The moment the Mueller Report was released,
its words appeared in fifty-foot letters of floating quicksilver,
embossed on the surface of the Great Lakes.
There were cries of delight, wails of grief,
and guffaws of laughter so loud the earth shook.
Long-smoldering volcanoes were nudged alive and spat bolders, fire and smoke.
Cars flew off the roads and into the air, whirled, hovered, and crashed to earth.
People planned unreasonable journeys,
began impossible tasks they could not finish,
tried desperately to explain to one another…exactly what, they did not know.
Sixteen pigeons, perched on billiard balls, nodded sagely.
That night a shooting star split the sky,
shattered into a thousand pieces of rainbow-colored glass
and rained over North America as gems,
which turned to blood the moment you picked them up.
But the desperate, the despised and the discarded turned their backs on this grand proscenium,
crossed their arms over their chests, set their chins,
and rose in a towering dark cloud that spread over the land and poured heavy rain for a week.
All vestiges of the words on the Lakes were dispersed by the torrent and sank to the beds.

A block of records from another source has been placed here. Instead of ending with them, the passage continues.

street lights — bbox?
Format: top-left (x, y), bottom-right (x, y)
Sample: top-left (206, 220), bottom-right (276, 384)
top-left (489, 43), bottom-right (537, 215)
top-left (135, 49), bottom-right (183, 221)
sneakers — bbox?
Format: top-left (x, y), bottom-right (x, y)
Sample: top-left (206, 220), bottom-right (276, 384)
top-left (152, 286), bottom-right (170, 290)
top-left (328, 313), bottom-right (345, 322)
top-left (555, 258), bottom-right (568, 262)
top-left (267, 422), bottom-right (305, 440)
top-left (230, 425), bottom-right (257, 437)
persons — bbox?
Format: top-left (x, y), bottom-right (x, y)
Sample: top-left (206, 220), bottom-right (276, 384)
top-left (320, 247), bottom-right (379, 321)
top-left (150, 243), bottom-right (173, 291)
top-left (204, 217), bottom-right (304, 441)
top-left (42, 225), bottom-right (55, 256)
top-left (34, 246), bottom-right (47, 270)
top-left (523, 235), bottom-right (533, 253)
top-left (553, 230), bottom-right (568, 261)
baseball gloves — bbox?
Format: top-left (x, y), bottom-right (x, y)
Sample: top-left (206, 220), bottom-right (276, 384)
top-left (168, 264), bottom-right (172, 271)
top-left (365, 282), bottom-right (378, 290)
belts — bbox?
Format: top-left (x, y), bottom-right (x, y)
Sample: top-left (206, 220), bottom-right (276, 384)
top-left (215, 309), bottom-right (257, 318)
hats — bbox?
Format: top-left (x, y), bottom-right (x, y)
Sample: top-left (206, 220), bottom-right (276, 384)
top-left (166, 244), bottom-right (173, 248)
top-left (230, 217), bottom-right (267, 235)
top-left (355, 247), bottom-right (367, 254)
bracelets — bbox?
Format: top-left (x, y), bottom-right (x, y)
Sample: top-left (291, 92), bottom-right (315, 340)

Floods nearly drowned the land.
More, on every hardcopy the words of the Report bled into illegibility,
every digital file of the Report was hopelessly corrupted,
every photographic memory of the Report was wiped clean.
This became known as The Great Redaction.
Everywhere was a great wringing of hands.
And with the vanishing of the report,
all whose lives were now bereft of meaning wandered over the highways, bewildered;
or else retreated to the corners of rooms, hugged their knees,
rocked slowly, rhythmically, and moaned softly.
Amid this devastation, the great cloud broke apart and its human forms returned to earth.
On earth they remained the desperate, the despised and the discarded.
The sun shone and the land began to dry.
And things were as they had been, only worse.